The fallout from the US government's huge antitrust report last week has continued to plague big tech companies in the country, as various entities voice their opinions and further ramifications start to take shape. The US House Judiciary Committee released the report last Tuesday, investigating the power of some of the country's largest technology companies and specifically how their behaviour seeks to gain further monopolisation of their respective fields.

The report outlined a lot of recommendations including limitations on dominant platforms operating in adjacent lines of business, requirements for interoperability and data portability, non-discrimination requirements, a ban on self-preferencing, and tighter controls on mergers. If administered, either in whole or even in part, these recommendations would have an astounding impact on the way the technology industry currently operates.

Of course, the tech companies themselves – including Amazon, Apple, Facebook, and Google -  were quick to dismiss the claims of the report as largely malarkey, with Amazon branding the findings as "fringe notions", and "regulatory spit balling," while Facebook said its business represents an "American success story."

It's clear, though, that this issue isn't fading away any time soon for these companies. To top off the Democrat-led report, Trump administration official William Barr is soon poised to file a monopoly-abuse lawsuit against Google, putting bipartisan pressure on the search and advertising giant. Meanwhile, the chair of the antitrust subcommittee, David Cicilline, said that he expects to draft legislation acting upon the report's recommendations by the end of the year.

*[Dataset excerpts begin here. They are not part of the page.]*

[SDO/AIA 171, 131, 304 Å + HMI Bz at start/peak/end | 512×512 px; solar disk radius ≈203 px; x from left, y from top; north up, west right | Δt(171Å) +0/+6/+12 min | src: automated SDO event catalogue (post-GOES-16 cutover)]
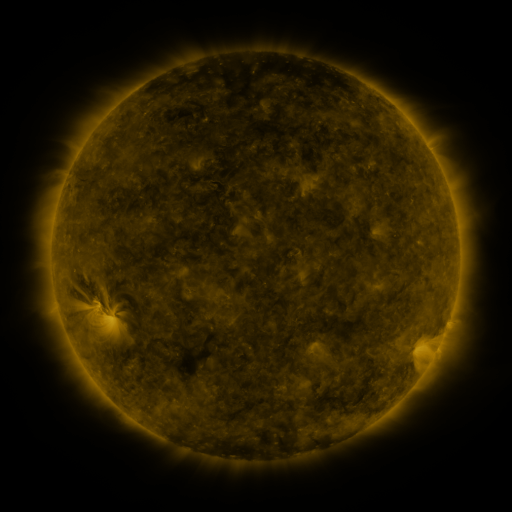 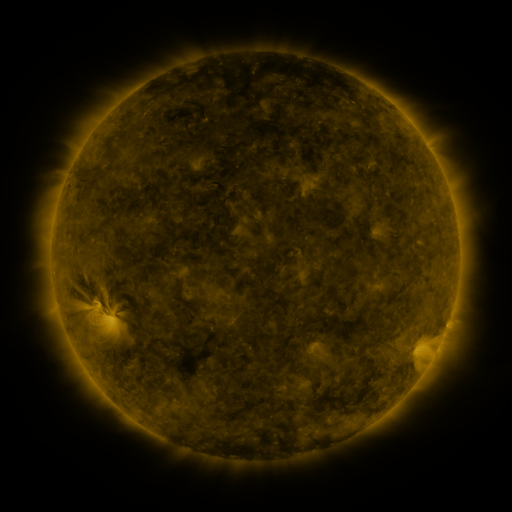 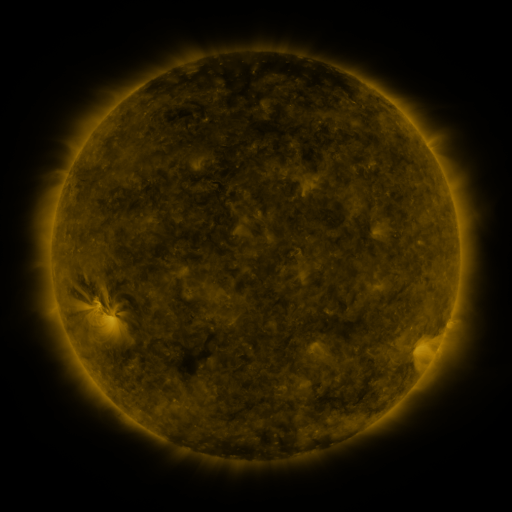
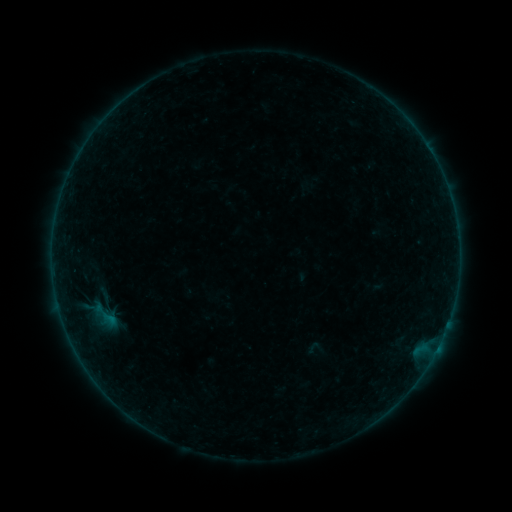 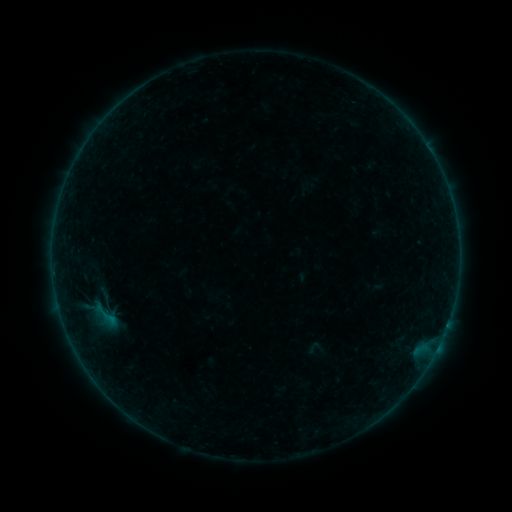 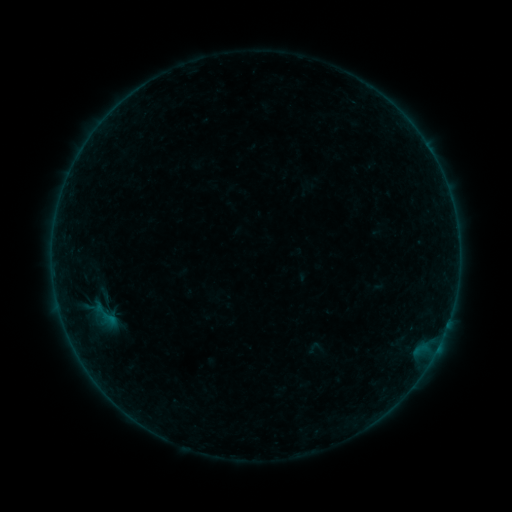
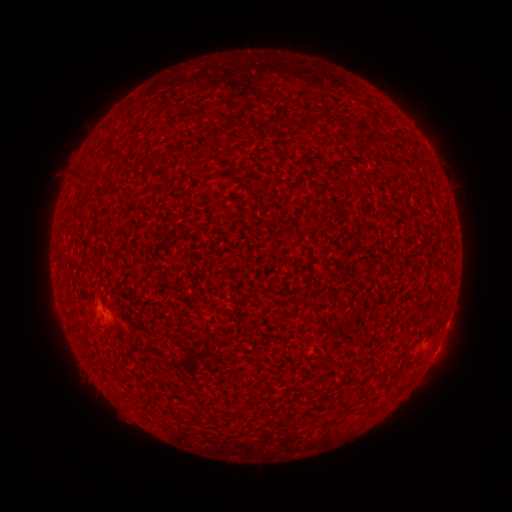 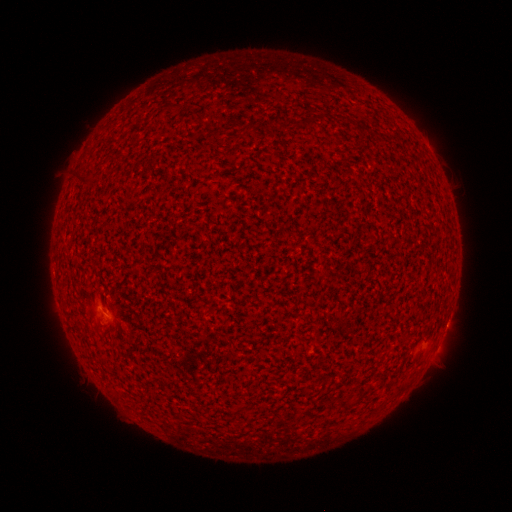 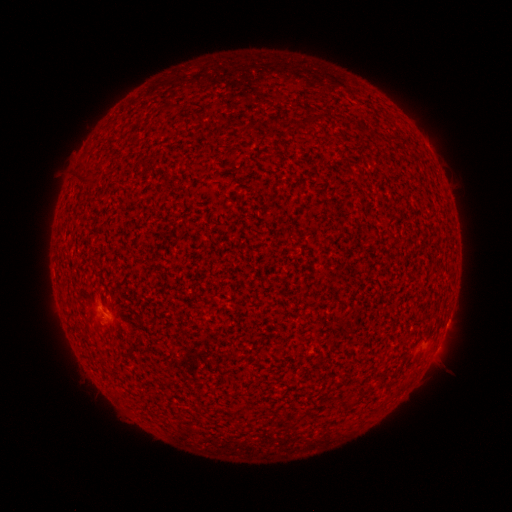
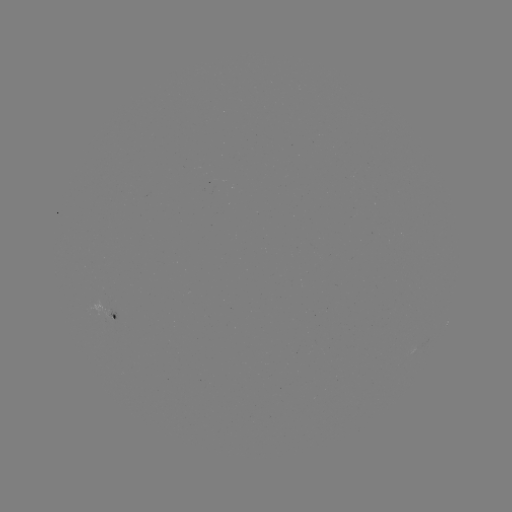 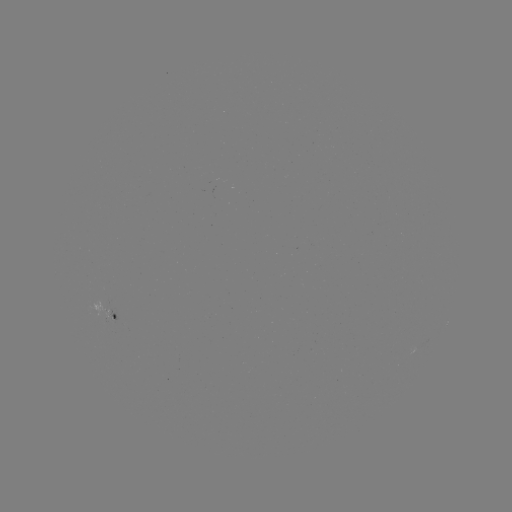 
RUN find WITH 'A7.9 flare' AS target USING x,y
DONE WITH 106,314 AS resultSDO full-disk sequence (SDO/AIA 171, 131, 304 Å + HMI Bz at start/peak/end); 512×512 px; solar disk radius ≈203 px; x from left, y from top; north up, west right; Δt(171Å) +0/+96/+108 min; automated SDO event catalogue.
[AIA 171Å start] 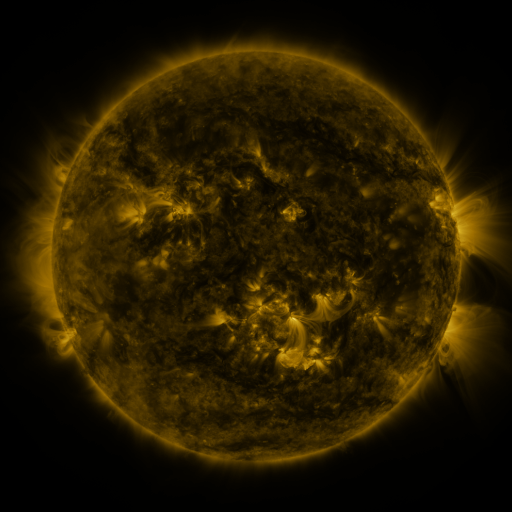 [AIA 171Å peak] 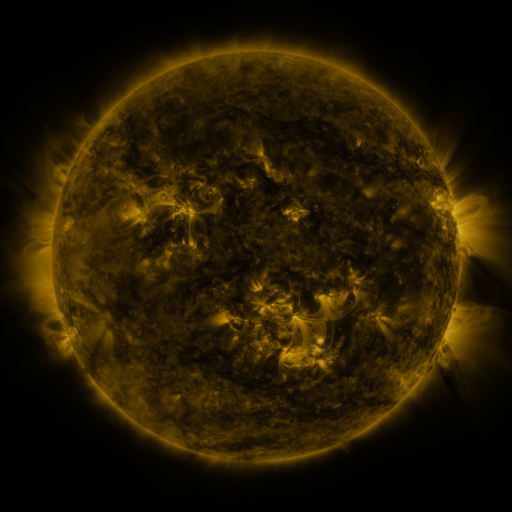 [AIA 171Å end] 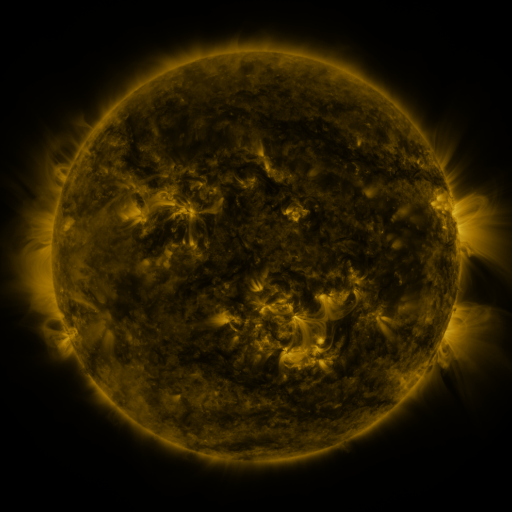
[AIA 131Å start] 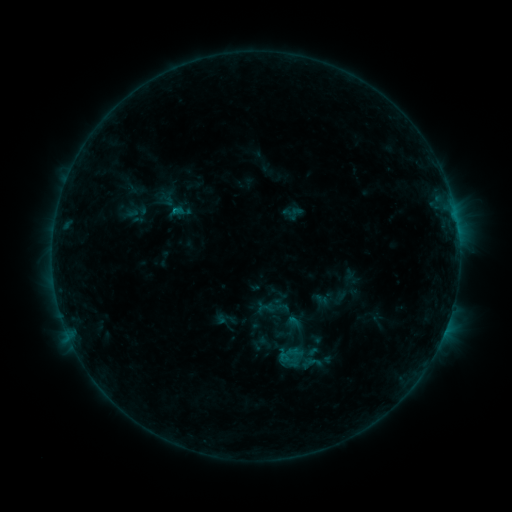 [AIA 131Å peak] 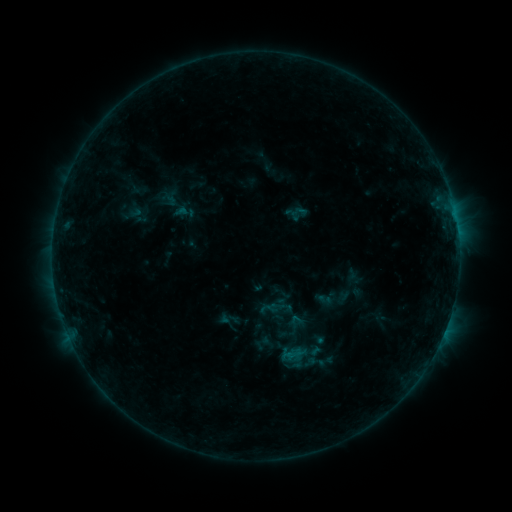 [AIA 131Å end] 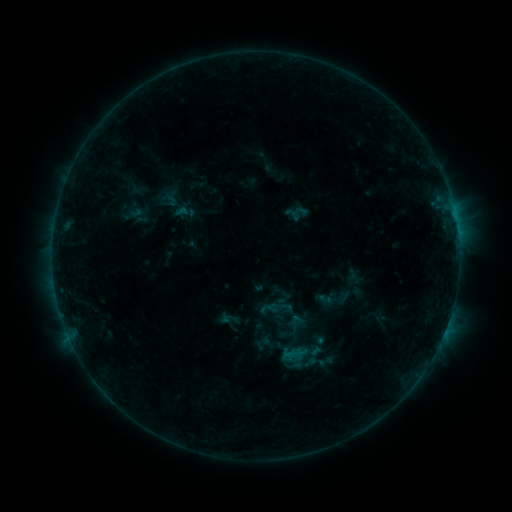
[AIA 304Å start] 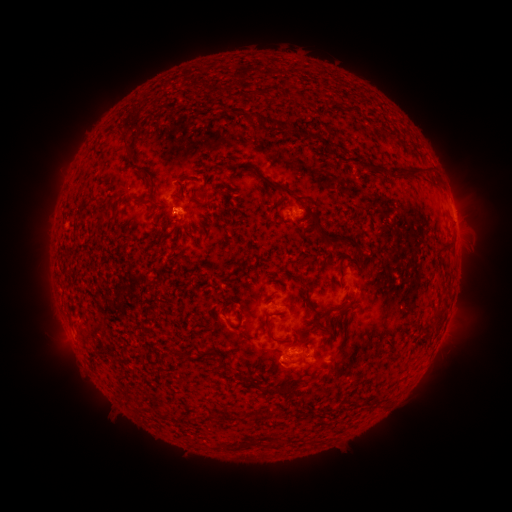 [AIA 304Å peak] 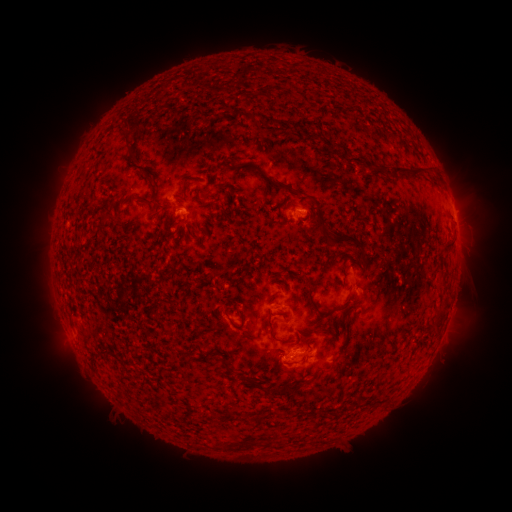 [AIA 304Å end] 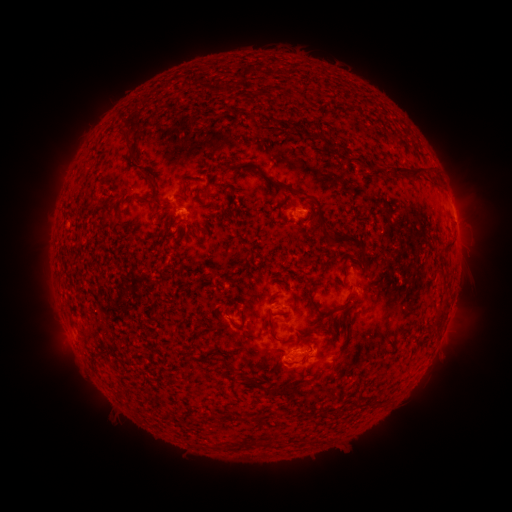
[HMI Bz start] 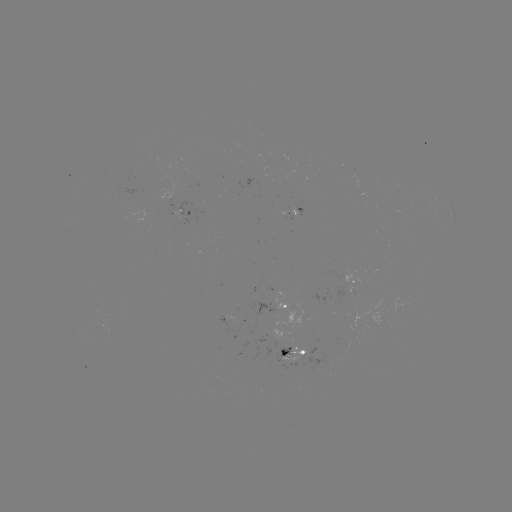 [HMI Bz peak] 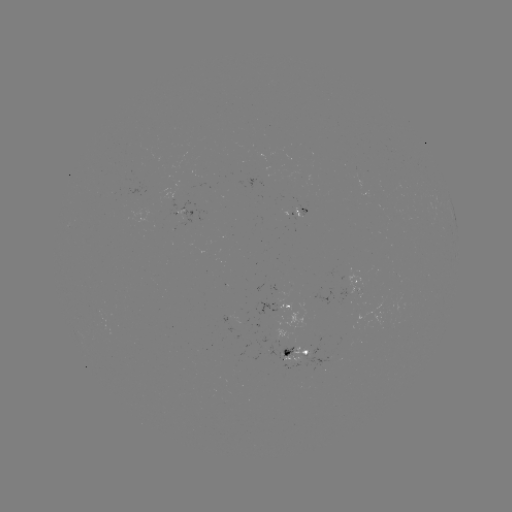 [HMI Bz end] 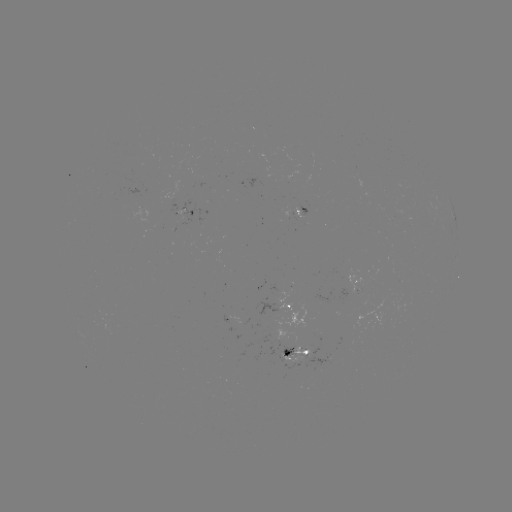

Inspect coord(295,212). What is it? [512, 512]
emerging-flux region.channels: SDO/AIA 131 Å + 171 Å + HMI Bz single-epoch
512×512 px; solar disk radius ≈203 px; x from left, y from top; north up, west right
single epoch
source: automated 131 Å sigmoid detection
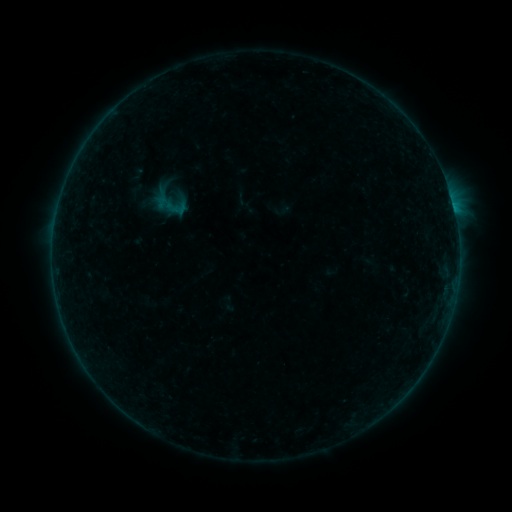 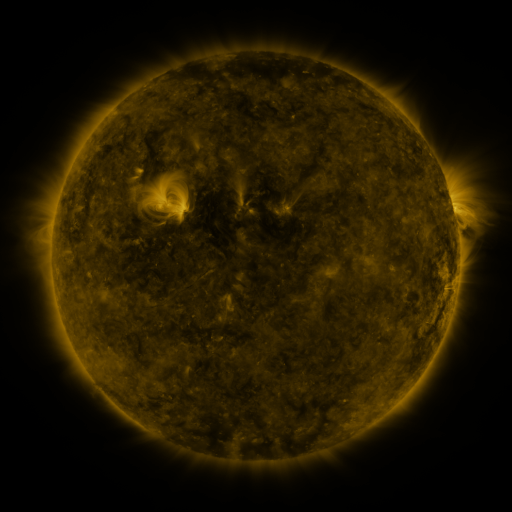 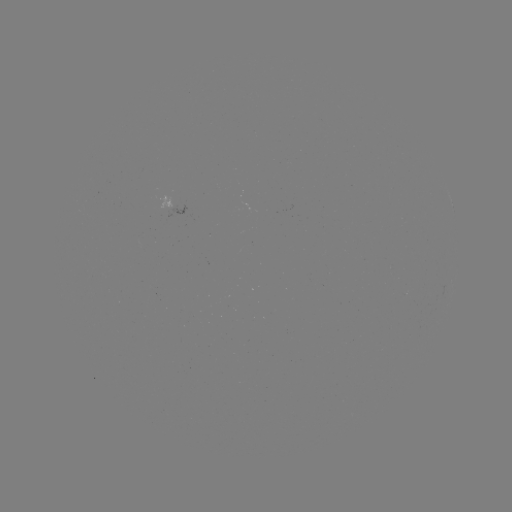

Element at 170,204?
sigmoid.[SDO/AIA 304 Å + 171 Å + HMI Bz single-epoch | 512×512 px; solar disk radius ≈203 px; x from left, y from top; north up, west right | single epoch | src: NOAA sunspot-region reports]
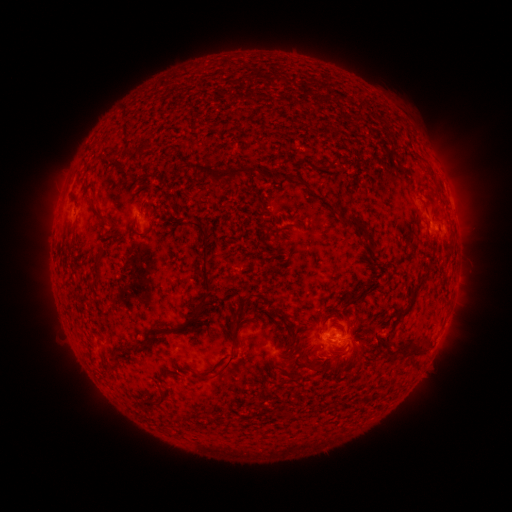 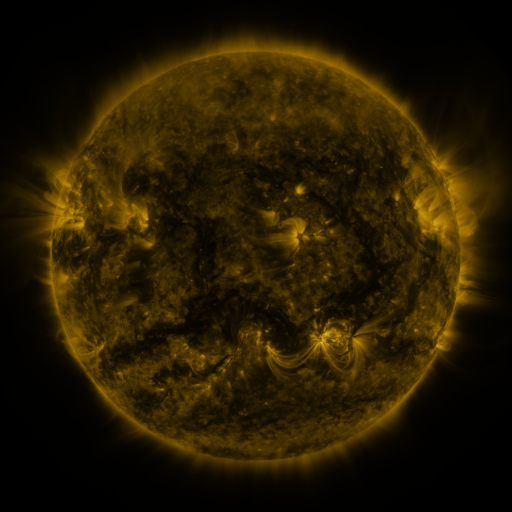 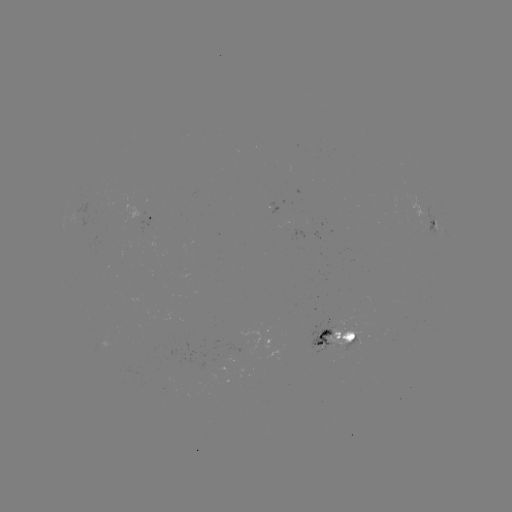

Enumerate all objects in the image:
spotted active region: (447, 192)
spotted active region: (148, 221)
spotted active region: (434, 223)
spotted active region: (335, 334)
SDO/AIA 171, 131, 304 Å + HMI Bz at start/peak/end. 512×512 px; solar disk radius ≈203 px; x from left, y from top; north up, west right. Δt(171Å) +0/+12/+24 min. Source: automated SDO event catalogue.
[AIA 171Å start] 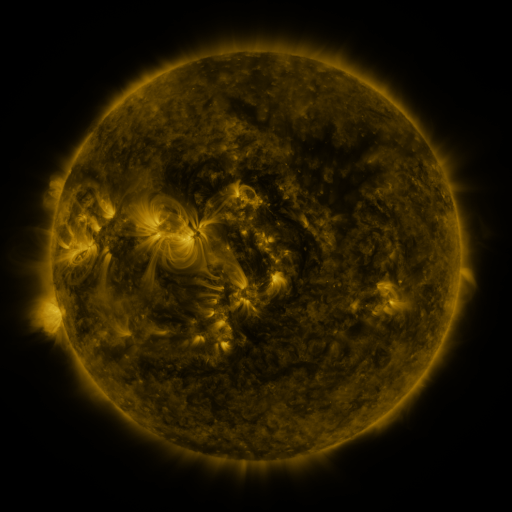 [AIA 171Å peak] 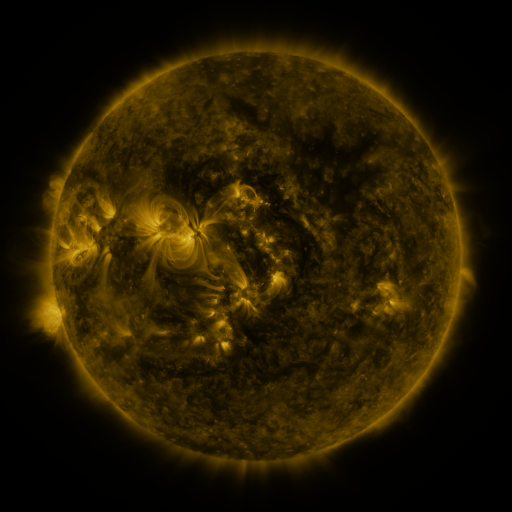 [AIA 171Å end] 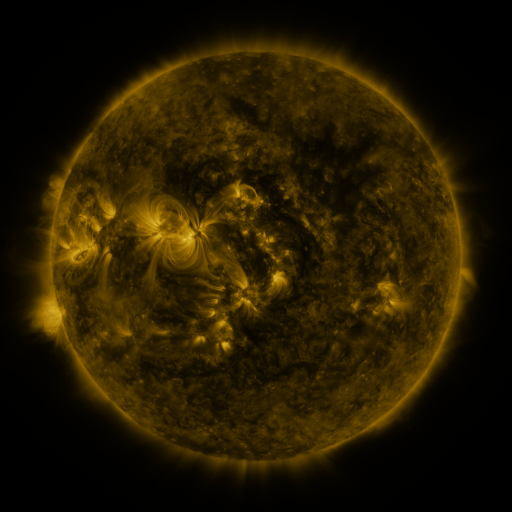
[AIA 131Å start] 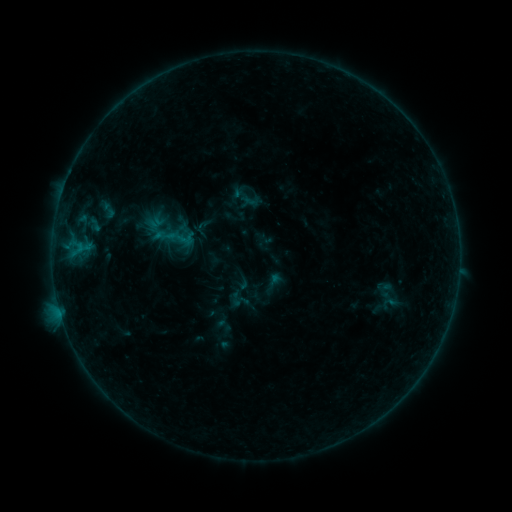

Not one to shy away from an anti-trust spat, reports surfaced this week that the European Union is also considering applying more pressure on US-based tech behemoths. According to the Financial Times,  EU regulators are cooking up a "hit list" of roughly 20 companies that will face stricter regulatory hurdles relating to market competition and operational activities. Ultimately, it hasn't been a great couple of weeks for the people of Silicon Valley.